-- Start Text to read --

As for the rest, maximizing the adaptability of the federated model following the above gradient-based optimization approach of personalized federated learning in Eq.~\eqref{eq:7} is challenged by the discreteness in their mechanisms, e.g., encryption \citep{wu2021fedgnn}, to communicate local graphs across clients. To sidestep such challenges, we propose the following two-phase structural encoding procedure:

{\bf Phase 1.} We adopt the variational graph auto-encoder in Section~\ref{sec:graph} to encode the structure of item interaction in each market segment into a differentiable representation, 
\begin{eqnarray}
\label{eq:phase1}
\hspace{-5mm}\maximize_{\theta_i,\alpha_i,\phi_i} &&\hspace{-2mm}\mathbf{L}_i(\theta_i, \alpha_i, \phi_i) \triangleq \mathbb{E}_{q_{\phi_i}}\Big[\log p_{\theta_i}(\mathbf{A}_i|\mathbf{Z})\Big] - \nonumber\\ \hspace{-2mm}&&\hspace{-2mm}\mathbb{D}_{\mathrm{KL}}\Big(q_{\phi_i}\left(\mathbf{Z}|\mathbf{X},\mathbf{A}_i\right) \| p_{\alpha_i}(\mathbf{Z}|\mathbf{X})\Big) \ , \label{eq:9}
\end{eqnarray}
where the subscript $i$ indexes the market segment. Once optimized, the local interaction graph $\mathbf{A}_i$ can be summarized via the encoder $q_{\phi_i}(\mathbf{Z} |\mathbf{X}, \mathbf{A}_i)$ described in Eq~\eqref{eq:5}.

-- End Text to read --
-- Start Information given --

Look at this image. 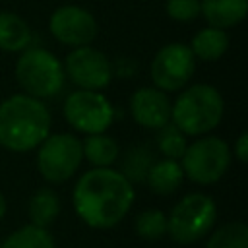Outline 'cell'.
Returning <instances> with one entry per match:
<instances>
[{"label": "cell", "mask_w": 248, "mask_h": 248, "mask_svg": "<svg viewBox=\"0 0 248 248\" xmlns=\"http://www.w3.org/2000/svg\"><path fill=\"white\" fill-rule=\"evenodd\" d=\"M74 209L78 217L93 229L118 225L134 203V186L110 167H93L83 172L74 188Z\"/></svg>", "instance_id": "cell-1"}, {"label": "cell", "mask_w": 248, "mask_h": 248, "mask_svg": "<svg viewBox=\"0 0 248 248\" xmlns=\"http://www.w3.org/2000/svg\"><path fill=\"white\" fill-rule=\"evenodd\" d=\"M50 132V112L41 99L12 95L0 103V145L25 153L41 145Z\"/></svg>", "instance_id": "cell-2"}, {"label": "cell", "mask_w": 248, "mask_h": 248, "mask_svg": "<svg viewBox=\"0 0 248 248\" xmlns=\"http://www.w3.org/2000/svg\"><path fill=\"white\" fill-rule=\"evenodd\" d=\"M223 110L221 93L213 85L198 83L178 95L170 108V118L184 136H202L221 122Z\"/></svg>", "instance_id": "cell-3"}, {"label": "cell", "mask_w": 248, "mask_h": 248, "mask_svg": "<svg viewBox=\"0 0 248 248\" xmlns=\"http://www.w3.org/2000/svg\"><path fill=\"white\" fill-rule=\"evenodd\" d=\"M217 205L200 192L184 196L167 215V232L178 244H194L215 225Z\"/></svg>", "instance_id": "cell-4"}, {"label": "cell", "mask_w": 248, "mask_h": 248, "mask_svg": "<svg viewBox=\"0 0 248 248\" xmlns=\"http://www.w3.org/2000/svg\"><path fill=\"white\" fill-rule=\"evenodd\" d=\"M16 78L21 89L35 97H54L64 83V70L60 60L45 48H25L16 64Z\"/></svg>", "instance_id": "cell-5"}, {"label": "cell", "mask_w": 248, "mask_h": 248, "mask_svg": "<svg viewBox=\"0 0 248 248\" xmlns=\"http://www.w3.org/2000/svg\"><path fill=\"white\" fill-rule=\"evenodd\" d=\"M231 165V147L217 136H207L186 145L180 167L184 176L198 184H213L223 178Z\"/></svg>", "instance_id": "cell-6"}, {"label": "cell", "mask_w": 248, "mask_h": 248, "mask_svg": "<svg viewBox=\"0 0 248 248\" xmlns=\"http://www.w3.org/2000/svg\"><path fill=\"white\" fill-rule=\"evenodd\" d=\"M83 161L81 141L74 134L46 136L37 153V169L48 182H66L76 174Z\"/></svg>", "instance_id": "cell-7"}, {"label": "cell", "mask_w": 248, "mask_h": 248, "mask_svg": "<svg viewBox=\"0 0 248 248\" xmlns=\"http://www.w3.org/2000/svg\"><path fill=\"white\" fill-rule=\"evenodd\" d=\"M64 116L72 128L83 134H103L114 120L110 101L91 89H78L64 101Z\"/></svg>", "instance_id": "cell-8"}, {"label": "cell", "mask_w": 248, "mask_h": 248, "mask_svg": "<svg viewBox=\"0 0 248 248\" xmlns=\"http://www.w3.org/2000/svg\"><path fill=\"white\" fill-rule=\"evenodd\" d=\"M196 70V58L190 46L182 43H170L157 50L151 60V79L161 91H178L182 89Z\"/></svg>", "instance_id": "cell-9"}, {"label": "cell", "mask_w": 248, "mask_h": 248, "mask_svg": "<svg viewBox=\"0 0 248 248\" xmlns=\"http://www.w3.org/2000/svg\"><path fill=\"white\" fill-rule=\"evenodd\" d=\"M68 78L81 89L99 91L112 79L110 60L93 46H76L64 62Z\"/></svg>", "instance_id": "cell-10"}, {"label": "cell", "mask_w": 248, "mask_h": 248, "mask_svg": "<svg viewBox=\"0 0 248 248\" xmlns=\"http://www.w3.org/2000/svg\"><path fill=\"white\" fill-rule=\"evenodd\" d=\"M50 33L56 41L70 46H87L97 37V21L85 8L60 6L52 12L48 21Z\"/></svg>", "instance_id": "cell-11"}, {"label": "cell", "mask_w": 248, "mask_h": 248, "mask_svg": "<svg viewBox=\"0 0 248 248\" xmlns=\"http://www.w3.org/2000/svg\"><path fill=\"white\" fill-rule=\"evenodd\" d=\"M170 101L165 91L157 87H140L130 101V110L134 120L151 130H159L170 122Z\"/></svg>", "instance_id": "cell-12"}, {"label": "cell", "mask_w": 248, "mask_h": 248, "mask_svg": "<svg viewBox=\"0 0 248 248\" xmlns=\"http://www.w3.org/2000/svg\"><path fill=\"white\" fill-rule=\"evenodd\" d=\"M182 180H184V170L180 163L174 159H167V157L161 161H153L145 174V182L149 190L159 196H169L176 192Z\"/></svg>", "instance_id": "cell-13"}, {"label": "cell", "mask_w": 248, "mask_h": 248, "mask_svg": "<svg viewBox=\"0 0 248 248\" xmlns=\"http://www.w3.org/2000/svg\"><path fill=\"white\" fill-rule=\"evenodd\" d=\"M248 0H202V14L211 27L227 29L246 17Z\"/></svg>", "instance_id": "cell-14"}, {"label": "cell", "mask_w": 248, "mask_h": 248, "mask_svg": "<svg viewBox=\"0 0 248 248\" xmlns=\"http://www.w3.org/2000/svg\"><path fill=\"white\" fill-rule=\"evenodd\" d=\"M31 43L29 25L14 12H0V48L8 52H21Z\"/></svg>", "instance_id": "cell-15"}, {"label": "cell", "mask_w": 248, "mask_h": 248, "mask_svg": "<svg viewBox=\"0 0 248 248\" xmlns=\"http://www.w3.org/2000/svg\"><path fill=\"white\" fill-rule=\"evenodd\" d=\"M227 48H229V35L223 29L211 27V25L198 31L190 45L194 58H200L205 62H213L221 58Z\"/></svg>", "instance_id": "cell-16"}, {"label": "cell", "mask_w": 248, "mask_h": 248, "mask_svg": "<svg viewBox=\"0 0 248 248\" xmlns=\"http://www.w3.org/2000/svg\"><path fill=\"white\" fill-rule=\"evenodd\" d=\"M83 159L93 167H110L118 159V143L105 134H91L81 143Z\"/></svg>", "instance_id": "cell-17"}, {"label": "cell", "mask_w": 248, "mask_h": 248, "mask_svg": "<svg viewBox=\"0 0 248 248\" xmlns=\"http://www.w3.org/2000/svg\"><path fill=\"white\" fill-rule=\"evenodd\" d=\"M58 213H60V200H58L56 192H52L50 188H41L31 196V200H29L31 225L46 229L58 217Z\"/></svg>", "instance_id": "cell-18"}, {"label": "cell", "mask_w": 248, "mask_h": 248, "mask_svg": "<svg viewBox=\"0 0 248 248\" xmlns=\"http://www.w3.org/2000/svg\"><path fill=\"white\" fill-rule=\"evenodd\" d=\"M0 248H56V244L52 234L45 227L29 223L19 227L4 242H0Z\"/></svg>", "instance_id": "cell-19"}, {"label": "cell", "mask_w": 248, "mask_h": 248, "mask_svg": "<svg viewBox=\"0 0 248 248\" xmlns=\"http://www.w3.org/2000/svg\"><path fill=\"white\" fill-rule=\"evenodd\" d=\"M205 248H248V227L240 221L227 223L213 231Z\"/></svg>", "instance_id": "cell-20"}, {"label": "cell", "mask_w": 248, "mask_h": 248, "mask_svg": "<svg viewBox=\"0 0 248 248\" xmlns=\"http://www.w3.org/2000/svg\"><path fill=\"white\" fill-rule=\"evenodd\" d=\"M136 232L145 240H159L167 234V215L161 209H143L134 221Z\"/></svg>", "instance_id": "cell-21"}, {"label": "cell", "mask_w": 248, "mask_h": 248, "mask_svg": "<svg viewBox=\"0 0 248 248\" xmlns=\"http://www.w3.org/2000/svg\"><path fill=\"white\" fill-rule=\"evenodd\" d=\"M159 149L167 159H174L180 161L184 149H186V136L174 126V124H165L163 128H159Z\"/></svg>", "instance_id": "cell-22"}, {"label": "cell", "mask_w": 248, "mask_h": 248, "mask_svg": "<svg viewBox=\"0 0 248 248\" xmlns=\"http://www.w3.org/2000/svg\"><path fill=\"white\" fill-rule=\"evenodd\" d=\"M153 159H151V153L145 149V147H138L134 151L128 153L126 157V163L122 167V174L132 182V180H145V174L151 167Z\"/></svg>", "instance_id": "cell-23"}, {"label": "cell", "mask_w": 248, "mask_h": 248, "mask_svg": "<svg viewBox=\"0 0 248 248\" xmlns=\"http://www.w3.org/2000/svg\"><path fill=\"white\" fill-rule=\"evenodd\" d=\"M167 14L174 21H192L202 14V0H167Z\"/></svg>", "instance_id": "cell-24"}, {"label": "cell", "mask_w": 248, "mask_h": 248, "mask_svg": "<svg viewBox=\"0 0 248 248\" xmlns=\"http://www.w3.org/2000/svg\"><path fill=\"white\" fill-rule=\"evenodd\" d=\"M232 151H234V155H236V159H238L240 163H246V161H248V134H246V132H242V134L238 136V140H236Z\"/></svg>", "instance_id": "cell-25"}, {"label": "cell", "mask_w": 248, "mask_h": 248, "mask_svg": "<svg viewBox=\"0 0 248 248\" xmlns=\"http://www.w3.org/2000/svg\"><path fill=\"white\" fill-rule=\"evenodd\" d=\"M6 215V198L2 196V192H0V219Z\"/></svg>", "instance_id": "cell-26"}]
</instances>
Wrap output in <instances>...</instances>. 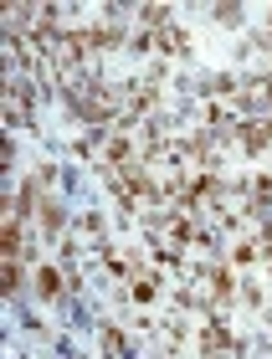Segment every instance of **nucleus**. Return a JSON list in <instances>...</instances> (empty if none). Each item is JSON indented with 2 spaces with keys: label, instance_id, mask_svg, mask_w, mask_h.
Wrapping results in <instances>:
<instances>
[{
  "label": "nucleus",
  "instance_id": "f257e3e1",
  "mask_svg": "<svg viewBox=\"0 0 272 359\" xmlns=\"http://www.w3.org/2000/svg\"><path fill=\"white\" fill-rule=\"evenodd\" d=\"M242 139H247V149H262V144L272 139V118H267V123H257V128H242Z\"/></svg>",
  "mask_w": 272,
  "mask_h": 359
},
{
  "label": "nucleus",
  "instance_id": "f03ea898",
  "mask_svg": "<svg viewBox=\"0 0 272 359\" xmlns=\"http://www.w3.org/2000/svg\"><path fill=\"white\" fill-rule=\"evenodd\" d=\"M36 287L46 292V298H52V292H57V272H52V267H41V277H36Z\"/></svg>",
  "mask_w": 272,
  "mask_h": 359
}]
</instances>
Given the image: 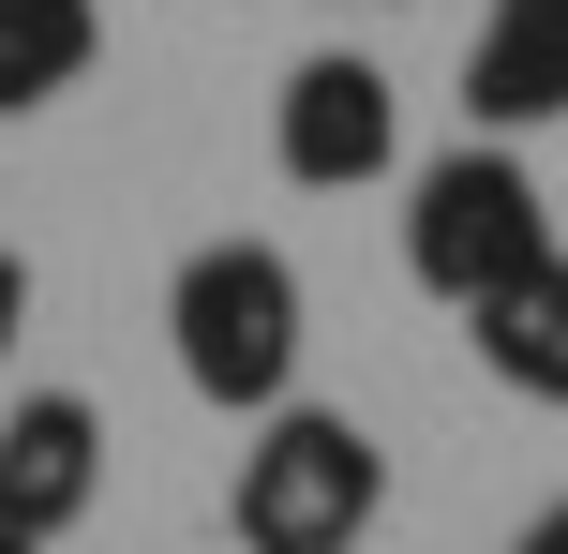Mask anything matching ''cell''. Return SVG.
I'll return each mask as SVG.
<instances>
[{
  "instance_id": "4",
  "label": "cell",
  "mask_w": 568,
  "mask_h": 554,
  "mask_svg": "<svg viewBox=\"0 0 568 554\" xmlns=\"http://www.w3.org/2000/svg\"><path fill=\"white\" fill-rule=\"evenodd\" d=\"M389 150H404V105H389V75H374L359 46H314L300 75H284L270 165L300 180V195H359V180H389Z\"/></svg>"
},
{
  "instance_id": "7",
  "label": "cell",
  "mask_w": 568,
  "mask_h": 554,
  "mask_svg": "<svg viewBox=\"0 0 568 554\" xmlns=\"http://www.w3.org/2000/svg\"><path fill=\"white\" fill-rule=\"evenodd\" d=\"M464 345H479L494 390H524V405H568V255L509 270L494 300H464Z\"/></svg>"
},
{
  "instance_id": "11",
  "label": "cell",
  "mask_w": 568,
  "mask_h": 554,
  "mask_svg": "<svg viewBox=\"0 0 568 554\" xmlns=\"http://www.w3.org/2000/svg\"><path fill=\"white\" fill-rule=\"evenodd\" d=\"M0 554H45V540H0Z\"/></svg>"
},
{
  "instance_id": "2",
  "label": "cell",
  "mask_w": 568,
  "mask_h": 554,
  "mask_svg": "<svg viewBox=\"0 0 568 554\" xmlns=\"http://www.w3.org/2000/svg\"><path fill=\"white\" fill-rule=\"evenodd\" d=\"M374 510H389V450L344 405H270L255 450H240V480H225L240 554H359Z\"/></svg>"
},
{
  "instance_id": "8",
  "label": "cell",
  "mask_w": 568,
  "mask_h": 554,
  "mask_svg": "<svg viewBox=\"0 0 568 554\" xmlns=\"http://www.w3.org/2000/svg\"><path fill=\"white\" fill-rule=\"evenodd\" d=\"M90 46H105V16H90V0H0V120L60 105V90L90 75Z\"/></svg>"
},
{
  "instance_id": "10",
  "label": "cell",
  "mask_w": 568,
  "mask_h": 554,
  "mask_svg": "<svg viewBox=\"0 0 568 554\" xmlns=\"http://www.w3.org/2000/svg\"><path fill=\"white\" fill-rule=\"evenodd\" d=\"M509 554H568V510H539V525H524V540H509Z\"/></svg>"
},
{
  "instance_id": "9",
  "label": "cell",
  "mask_w": 568,
  "mask_h": 554,
  "mask_svg": "<svg viewBox=\"0 0 568 554\" xmlns=\"http://www.w3.org/2000/svg\"><path fill=\"white\" fill-rule=\"evenodd\" d=\"M30 330V255H0V345Z\"/></svg>"
},
{
  "instance_id": "3",
  "label": "cell",
  "mask_w": 568,
  "mask_h": 554,
  "mask_svg": "<svg viewBox=\"0 0 568 554\" xmlns=\"http://www.w3.org/2000/svg\"><path fill=\"white\" fill-rule=\"evenodd\" d=\"M539 255H554V210H539V180H524L509 135H464V150L419 165V195H404V270H419L449 315L494 300L509 270H539Z\"/></svg>"
},
{
  "instance_id": "6",
  "label": "cell",
  "mask_w": 568,
  "mask_h": 554,
  "mask_svg": "<svg viewBox=\"0 0 568 554\" xmlns=\"http://www.w3.org/2000/svg\"><path fill=\"white\" fill-rule=\"evenodd\" d=\"M464 120H479V135L568 120V0H494L479 16V46H464Z\"/></svg>"
},
{
  "instance_id": "1",
  "label": "cell",
  "mask_w": 568,
  "mask_h": 554,
  "mask_svg": "<svg viewBox=\"0 0 568 554\" xmlns=\"http://www.w3.org/2000/svg\"><path fill=\"white\" fill-rule=\"evenodd\" d=\"M165 345H180V390L225 420H270L284 390H300V270L270 255V240H195L165 285Z\"/></svg>"
},
{
  "instance_id": "5",
  "label": "cell",
  "mask_w": 568,
  "mask_h": 554,
  "mask_svg": "<svg viewBox=\"0 0 568 554\" xmlns=\"http://www.w3.org/2000/svg\"><path fill=\"white\" fill-rule=\"evenodd\" d=\"M90 495H105V420H90L75 390L0 405V540H60V525H90Z\"/></svg>"
}]
</instances>
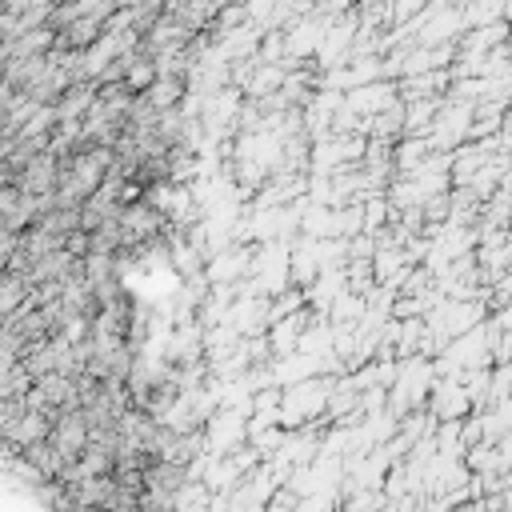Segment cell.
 <instances>
[{
	"label": "cell",
	"instance_id": "obj_1",
	"mask_svg": "<svg viewBox=\"0 0 512 512\" xmlns=\"http://www.w3.org/2000/svg\"><path fill=\"white\" fill-rule=\"evenodd\" d=\"M496 464H500V472H512V432H508V436H500V448H496Z\"/></svg>",
	"mask_w": 512,
	"mask_h": 512
}]
</instances>
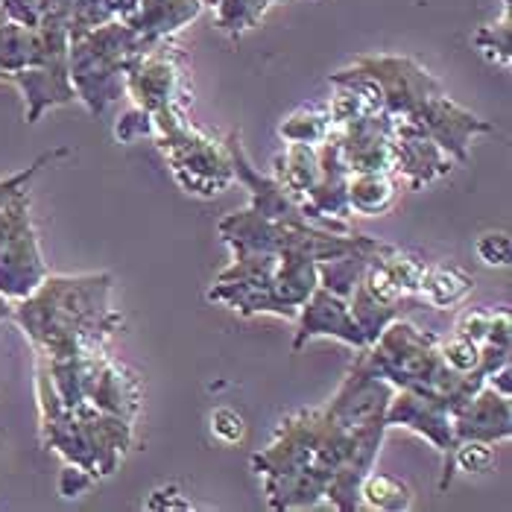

-- End Information given --

**Written task:** Extend the federated graph-encoding text, picking up after its last sentence. The entries have no connection to the federated graph-encoding text.

**Answer to this task:**
{\bf Phase 2.} Embedding samples $\mathbf{Z}_i \sim q_{\phi_i}(\mathbf{Z}|\mathbf{X}, \mathbf{A}_i)$ can then be drawn from the (learned) local encoder $q_{\phi_i}$, which are compiled securely into local summaries $\xi_i = \mathbb{P}_{\boldsymbol{\kappa}^i}(\mathbf{Z}_i)$ where $\mathbb{P}_{\boldsymbol{\kappa}^i}$ is a differentiable operator parameterized by learnable parameter $\boldsymbol{\kappa}^i$ and adapted from a recent work on memory-based graph-level embedding \citep{DBLP:journals/corr/abs-2002-09518}. As such, the (local) differentiable summaries $\xi_i$ can be communicated on behalf of the less secure embedding $\mathbf{Z}_i$. The specific form of $\mathbb{P}_{\boldsymbol{\kappa}_i}$ is given via $\mathbb{P}_{\boldsymbol{\kappa}^i}(\mathbf{Z}_i) = \mathbf{C}^\top_{\boldsymbol{\kappa}^i}\mathbf{Z}_i$ where
\begin{eqnarray}
\label{eq:phase2_P_k}
%\hspace{-24.5mm}&&\mathbb{P}_{\boldsymbol{\kappa}^i}(\mathbf{Z}_i) = \mathbf{C}^\top_{\boldsymbol{\kappa}^i}\mathbf{Z}_i,  \ \ \ \nonumber \\
%\hspace{-24.5mm}&&\text{where}\ \ \ 
\hspace{-11mm}\Big[\mathbf{C}_{\boldsymbol{\kappa}^i}\Big]_{ab} &\triangleq& \frac{\left(1 + \frac{1}{\tau}\left\|\mathbf{z}_a - \boldsymbol{\kappa}^i_b\right\|_2^2\right)^{-\frac{\tau + 1}{2}}}{\sum_{b'=1}^n \left(1 + \frac{1}{\tau}\left\|\mathbf{z}_a - \boldsymbol{\kappa}^i_{b'}\right\|_2^2\right)^{-\frac{\tau + 1}{2}} } \label{eq:10}
\end{eqnarray}
where $\mathbf{z}_a$ denotes the $a$-th row (or column) of $\mathbf{Z}_i$ and $\boldsymbol{\kappa}_b^i$ denotes the $b$-th row (or column) of $\boldsymbol{\kappa}^i$, with $\tau$ denoting a hyper-parameter to be empirically set to 1. Eq.~\eqref{eq:10} above implements a (soft) clustering of the item embeddings $\mathbf{z}_a \in \mathbf{Z}_i$ and aggregates items within a cluster based on membership weights $\mathbf{C}_{\boldsymbol{\kappa}^i}$.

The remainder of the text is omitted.